Ontario’s Pitiful Mining Tax

This table displays the mining taxes and royalties paid for minerals – including coal, but excluding oil and gas – to Canada’s major mining jurisdictions in 2010. The ideal would be to compare these charges with economic rent, which varies by mine and is difficult to calculate.

However, even a simple comparison to overall production values suggests that provincial governments are collecting very low returns on publicly-owned minerals. (The excluded jurisdictions – PEI, Nova Scotia, the Yukon and Nunavut – each produced less than one-third of a billion dollars.) Monetary amounts are in millions of dollars.

 Mine Output  Revenue  Public Return

$ 7,084

$ 650

9.2 %

 Northwest Territories

$ 2,033

$ 108

5.3 %

 British Columbia

$ 7,074

$ 365

5.2 %


$ 6,770

$ 324

4.8 %

 Newfoundland & Labrador

$ 4,584

$ 172

3.7 %

 New Brunswick

$ 1,155

$   20

1.7 %


$ 2,347

$   35

1.5 %


$ 1,664

$   21

1.3 %


$ 7,692

$   82

1.1 %

The following is an abridged version of yesterday’s presentation from Wayne Fraser, United Steelworkers district director for Ontario and Atlantic Canada, to the Commission on Quality Public Services and Tax Fairness.

Ontario is not always considered a resource-rich province. Certainly, it does not have a large oil and gas industry. However, Ontario has the most valuable mineral production of any Canadian province or territory.

In 2010, the most recent year for which statistics are available, nearly eight billion dollars of minerals were extracted from Ontario, including two billion dollars of gold, a billion dollars of copper and a billion dollars of nickel.

These resources belong to the people of Ontario. They should be a major source of provincial revenue.

However, mineral revenues do not even appear in the provincial budget. The Ontario Mining Tax is rolled into a residual category called “Other Taxes.”

A report prepared for the Mining Association of Canada reveals that Ontario’s Mining Tax revenues were $82 million in 2010 (Table 2). Natural Resources Canada reports that miners extracted almost eight billion dollars of minerals from the province that year.

Job: Copy out the whole piece on Ontario's mining tax word for word. Nothing in the lines that follow has any bearing on this.

Data excerpt:
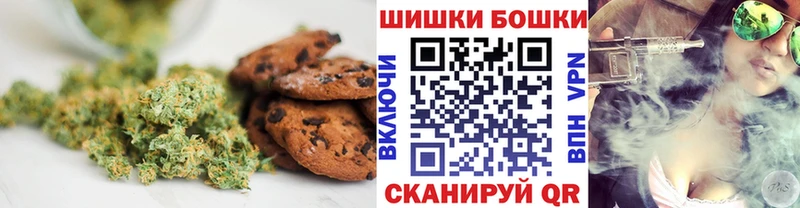 Cannafood конопля  даркнет сайт  Екатеринбург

The answer:
Ontario’s Pitiful Mining Tax

This table displays the mining taxes and royalties paid for minerals – including coal, but excluding oil and gas – to Canada’s major mining jurisdictions in 2010. The ideal would be to compare these charges with economic rent, which varies by mine and is difficult to calculate.

However, even a simple comparison to overall production values suggests that provincial governments are collecting very low returns on publicly-owned minerals. (The excluded jurisdictions – PEI, Nova Scotia, the Yukon and Nunavut – each produced less than one-third of a billion dollars.) Monetary amounts are in millions of dollars.

 Mine Output  Revenue  Public Return

$ 7,084

$ 650

9.2 %

 Northwest Territories

$ 2,033

$ 108

5.3 %

 British Columbia

$ 7,074

$ 365

5.2 %


$ 6,770

$ 324

4.8 %

 Newfoundland & Labrador

$ 4,584

$ 172

3.7 %

 New Brunswick

$ 1,155

$   20

1.7 %


$ 2,347

$   35

1.5 %


$ 1,664

$   21

1.3 %


$ 7,692

$   82

1.1 %

The following is an abridged version of yesterday’s presentation from Wayne Fraser, United Steelworkers district director for Ontario and Atlantic Canada, to the Commission on Quality Public Services and Tax Fairness.

Ontario is not always considered a resource-rich province. Certainly, it does not have a large oil and gas industry. However, Ontario has the most valuable mineral production of any Canadian province or territory.

In 2010, the most recent year for which statistics are available, nearly eight billion dollars of minerals were extracted from Ontario, including two billion dollars of gold, a billion dollars of copper and a billion dollars of nickel.

These resources belong to the people of Ontario. They should be a major source of provincial revenue.

However, mineral revenues do not even appear in the provincial budget. The Ontario Mining Tax is rolled into a residual category called “Other Taxes.”

A report prepared for the Mining Association of Canada reveals that Ontario’s Mining Tax revenues were $82 million in 2010 (Table 2). Natural Resources Canada reports that miners extracted almost eight billion dollars of minerals from the province that year.